My reasons for NOT losing weight..

Thank you to all those who participated in last weeks post about hiding behind weight. As suggests were made as to the logic behind my choice, I realized they all played a part, so here they are:

1. Weight as a shield. It creates a physical barrier.

My sister is exploring boundaries over at her blog, We Are One, and the one she tackled first was skin. Fat is an extension of that boundary. Fat is frowned upon by society and even more so by perfectionists. Fat isn’t a simple shield but an invisibility cloak. No one looks at you, so they leave you alone. At last.

2. Weight as rebellion.

I never smoked or drank or did drugs or much of anything else. I was too busy trying to be invisible. Those who haven’t found themselves in such a position have no idea how much work it is. Food became one aspect over which I had control.

3. Weight is the new whip I use on myself. I’m fat. I’m bad.

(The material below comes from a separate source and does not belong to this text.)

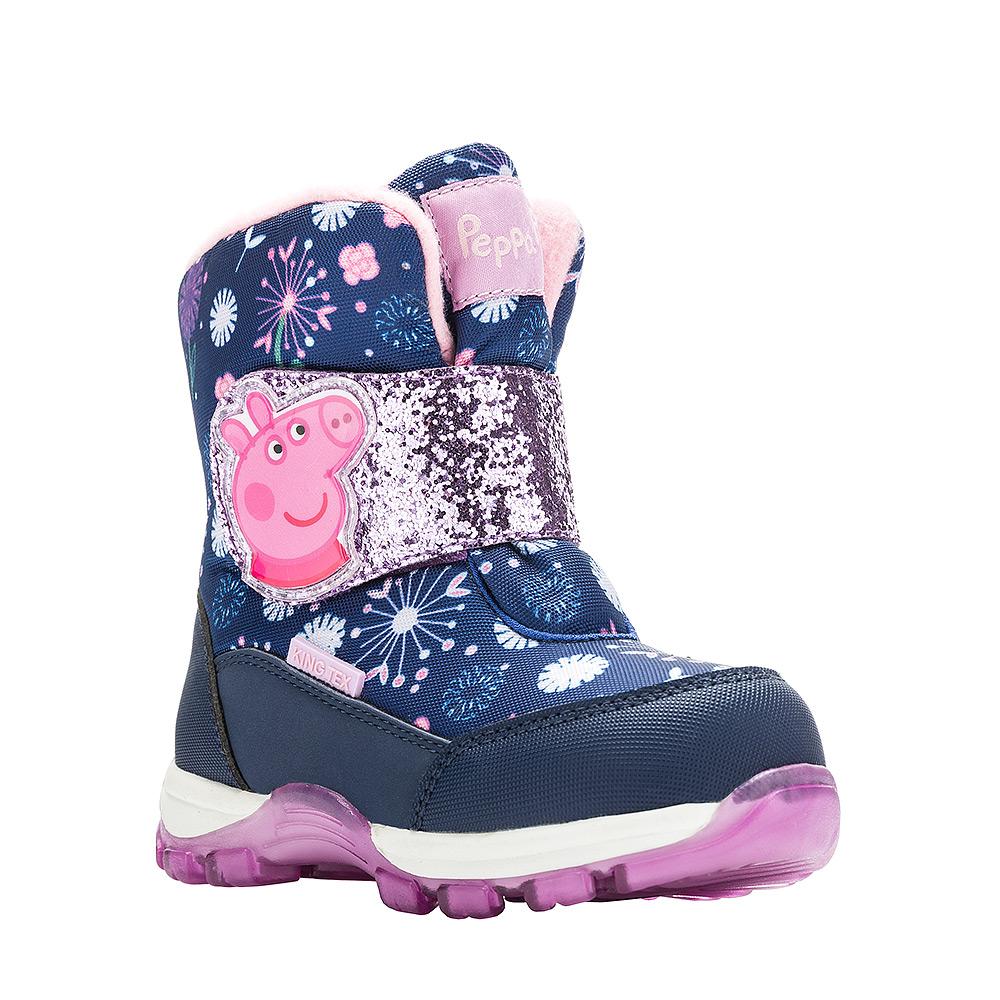Ботинки для девочки Kakadu Peppa Pig, цвет: темно-синий. 6542B. Размер 266542BДетские зимние ботинки Peppa Pig от Kakadu придутся по душе вашей девочке. Обувь отличается от аналогов модным дизайном и высокой эргономичностью. Модель оснащена мембраной King Tex. Подкладка из натуральной шерсти обеспечивает ногам тепло и сухость при любых климатических условиях. Съемную стельку ботинок всегда можно вынуть или заменить. Подошва из термопластичной резины отличается малым, хорошей сцепляемостью с поверхностью и высокой пружинистостью. Благодаря этим качествам дети могут совершать длительные прогулки без чувства усталости в ногах. Детские зимние ботинки оформлены ярким рисунком свинки Пеппы. Широкий ремешок на липучке надежно фиксирует изделие на ноге.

Society echoes what I’ve been taught all my life. If I’m going to be punished for things I can’t control, then I’m going to make it worthwhile by doing something. Eating badly is as good a crime as any of the other insane things for which I was punished.

Fine. I get it. Now what?

I’ve thought a lot about this and yet I haven’t. I’ve never approached it quite this way before.

Debunking my reasons.

1. Weight as a shield.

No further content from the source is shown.